Under Article 274 of the Labor Code, the Voluntary Arbitrator, or Panel of Voluntary
Arbitrators in labor disputes shall have original and exclusive jurisdiction to hear and decide all
unresolved grievances arising from the interpretation or implementation of the Collective
Bargaining Agreement and those arising from the interpretation or enforcement of company
personnel policies referred to in the immediately preceding article. Accordingly, violations of a
Collective Bargaining Agreement, except those which are gross in character, shall no longer be
treated as unfair labor practice and shall be resolved as grievances under the Collective
Bargaining Agreement.

22.

No, Mandarin cannot recover the backwages and other benefits paid to Juanito. It is an
established rule that the decisions of the Labor Arbiter insofar as the reinstatement aspect is
concerned, is immediately executory pending appeal, it was held that the order of the Labor
Arbiter is self-executory; hence, it is the obligation of Mandarin to immediately admit Juanito
back to work or reinstate him in the payroll. In this case, the reinstatement salaries due to Juanito
were, by their nature, payment of unworked backwages. It was due to juanito because he was
prevented from working despite the finding of the Labor Arbiter that he had been illegally
dismissed.
23.

(a) Under Section 8 of Rep. Act No. 1161, Dependents are any unmarried legitimate or
legitimated child of the covered employee who is under eighteen years of age, and any such child
over eighteen years of age, and the legitimate spouse and parents of said employee who are
unable to work and who are wholly dependent upon regular support from him. In this case, the
legal dependents of Gene under the Social Security Law are the legitimate, legitimated or legally
adopted child who is unmarried, not gainfully employed and not over twenty-one years of age, or
over twenty-one years of age provided that he is congenitally incapacitated and incapable of self-
support, physically or mentally; the legitimate spouse dependent for support upon the employee;
and the legitimate parents wholly dependent upon the covered employee for regular support.

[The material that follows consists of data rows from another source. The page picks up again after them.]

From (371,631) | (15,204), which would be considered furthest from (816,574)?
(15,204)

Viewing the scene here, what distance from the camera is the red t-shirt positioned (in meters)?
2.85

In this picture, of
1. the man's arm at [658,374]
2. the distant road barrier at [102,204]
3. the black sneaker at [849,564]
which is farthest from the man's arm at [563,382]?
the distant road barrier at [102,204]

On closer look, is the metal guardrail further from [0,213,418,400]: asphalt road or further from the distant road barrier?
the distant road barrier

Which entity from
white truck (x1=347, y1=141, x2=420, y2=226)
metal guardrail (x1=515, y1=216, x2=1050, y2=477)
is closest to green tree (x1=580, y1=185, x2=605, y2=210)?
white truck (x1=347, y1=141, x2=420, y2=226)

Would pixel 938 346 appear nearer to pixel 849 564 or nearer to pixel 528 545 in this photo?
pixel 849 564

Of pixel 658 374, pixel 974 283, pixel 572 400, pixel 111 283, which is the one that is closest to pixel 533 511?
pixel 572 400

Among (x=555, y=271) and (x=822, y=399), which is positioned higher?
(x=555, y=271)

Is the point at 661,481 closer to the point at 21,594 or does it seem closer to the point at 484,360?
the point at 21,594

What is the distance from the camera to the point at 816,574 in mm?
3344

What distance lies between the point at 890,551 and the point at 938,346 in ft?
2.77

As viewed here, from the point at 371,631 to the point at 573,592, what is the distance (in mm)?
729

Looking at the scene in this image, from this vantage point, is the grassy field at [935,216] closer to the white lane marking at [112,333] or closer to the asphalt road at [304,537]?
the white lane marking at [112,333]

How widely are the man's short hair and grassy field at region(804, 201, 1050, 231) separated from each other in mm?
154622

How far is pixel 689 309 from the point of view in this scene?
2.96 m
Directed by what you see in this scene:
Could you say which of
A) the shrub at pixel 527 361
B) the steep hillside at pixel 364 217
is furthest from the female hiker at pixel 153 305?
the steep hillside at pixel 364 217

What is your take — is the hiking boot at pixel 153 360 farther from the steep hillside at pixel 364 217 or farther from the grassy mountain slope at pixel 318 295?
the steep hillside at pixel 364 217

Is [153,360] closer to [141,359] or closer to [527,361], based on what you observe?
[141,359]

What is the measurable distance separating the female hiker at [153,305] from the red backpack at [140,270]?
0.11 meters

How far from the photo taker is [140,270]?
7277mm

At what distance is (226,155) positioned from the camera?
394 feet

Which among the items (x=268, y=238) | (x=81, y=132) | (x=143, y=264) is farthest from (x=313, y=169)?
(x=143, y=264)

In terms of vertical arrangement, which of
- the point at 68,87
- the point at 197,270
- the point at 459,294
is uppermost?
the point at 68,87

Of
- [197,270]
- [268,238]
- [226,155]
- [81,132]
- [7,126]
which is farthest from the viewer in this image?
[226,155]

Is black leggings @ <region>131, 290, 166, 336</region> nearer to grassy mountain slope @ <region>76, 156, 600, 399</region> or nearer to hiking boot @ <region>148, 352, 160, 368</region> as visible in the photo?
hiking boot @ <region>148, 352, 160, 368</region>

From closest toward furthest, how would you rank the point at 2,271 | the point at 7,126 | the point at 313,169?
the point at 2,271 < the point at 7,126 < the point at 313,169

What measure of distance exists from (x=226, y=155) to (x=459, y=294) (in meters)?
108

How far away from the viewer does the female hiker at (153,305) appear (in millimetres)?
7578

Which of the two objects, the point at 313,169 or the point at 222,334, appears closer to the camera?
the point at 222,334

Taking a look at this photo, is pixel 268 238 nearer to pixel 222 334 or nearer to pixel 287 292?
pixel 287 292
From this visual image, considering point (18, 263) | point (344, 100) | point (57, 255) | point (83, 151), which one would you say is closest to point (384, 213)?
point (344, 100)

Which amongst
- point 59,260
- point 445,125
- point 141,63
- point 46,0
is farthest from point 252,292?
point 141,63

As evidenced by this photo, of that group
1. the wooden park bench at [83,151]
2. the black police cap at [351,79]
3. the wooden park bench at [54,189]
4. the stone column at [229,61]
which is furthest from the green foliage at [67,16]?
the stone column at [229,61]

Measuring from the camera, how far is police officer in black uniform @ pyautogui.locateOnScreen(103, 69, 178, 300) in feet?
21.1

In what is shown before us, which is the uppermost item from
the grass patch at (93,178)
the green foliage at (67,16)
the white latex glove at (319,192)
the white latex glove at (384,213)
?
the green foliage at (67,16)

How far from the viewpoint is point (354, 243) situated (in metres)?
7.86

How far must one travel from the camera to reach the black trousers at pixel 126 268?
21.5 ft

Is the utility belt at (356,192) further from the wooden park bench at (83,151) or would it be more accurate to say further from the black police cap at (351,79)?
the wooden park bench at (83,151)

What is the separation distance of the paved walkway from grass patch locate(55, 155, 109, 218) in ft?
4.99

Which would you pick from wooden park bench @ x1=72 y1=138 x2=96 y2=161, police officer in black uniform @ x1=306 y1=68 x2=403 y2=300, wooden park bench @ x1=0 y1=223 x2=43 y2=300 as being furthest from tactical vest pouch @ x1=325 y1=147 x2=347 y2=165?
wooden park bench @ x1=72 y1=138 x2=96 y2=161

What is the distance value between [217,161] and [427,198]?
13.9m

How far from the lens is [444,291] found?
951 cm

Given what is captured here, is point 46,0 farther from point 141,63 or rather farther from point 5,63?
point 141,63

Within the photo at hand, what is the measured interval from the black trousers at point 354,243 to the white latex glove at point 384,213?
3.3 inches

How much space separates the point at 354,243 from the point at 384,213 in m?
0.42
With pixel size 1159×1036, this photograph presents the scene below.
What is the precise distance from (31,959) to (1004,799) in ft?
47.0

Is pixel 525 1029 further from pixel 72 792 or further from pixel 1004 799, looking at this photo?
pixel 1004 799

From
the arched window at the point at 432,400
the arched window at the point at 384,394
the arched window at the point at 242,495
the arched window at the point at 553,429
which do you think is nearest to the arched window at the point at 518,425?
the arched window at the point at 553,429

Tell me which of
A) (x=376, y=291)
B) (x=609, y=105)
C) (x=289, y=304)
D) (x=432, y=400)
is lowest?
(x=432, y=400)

(b) Yes, Gene is entitled to the funeral aid for the death of his widowed mother. There is a
stipulation in the CBA which entitles funeral or bereavement aid of P15,000.00 in case of the
death of a legal dependent of a regular employee. In this case, she is a legitimate parent wholly
dependent upon him for regular support for many years. It is a settled rule that the coverage of
the term “legal dependent” in a stipulation in a CBA granting funeral or bereavement benefits to
a regular employee for the death of a legal dependent, if the CBA is silent about it, is to be
construed as similar to the meaning that contemporaneous social legislation have set. This is
because the terms of such social legislation are deemed incorporated in or adopted by the CBA.

25.

No, the serious disease Rosa contracted during her trip to Africa is not compensable.
Under the law, it is required that the sickness and the resulting injury must have arisen out of or
in the course of employment. In the present case, Rosa contracted the disease while on vacation
leave. Moreover, for sickness and the resulting disability to be compensable, the sickness must
be the result of an occupational disease listed under the Amended Rules on Employees’
Compensation with the condition set therein satisfied; otherwise, proof must be shown that the
risk of contracting the disease is increased by the working condition. Hence, the disease
contracted by her in Africa during her vacation leave is not compensable.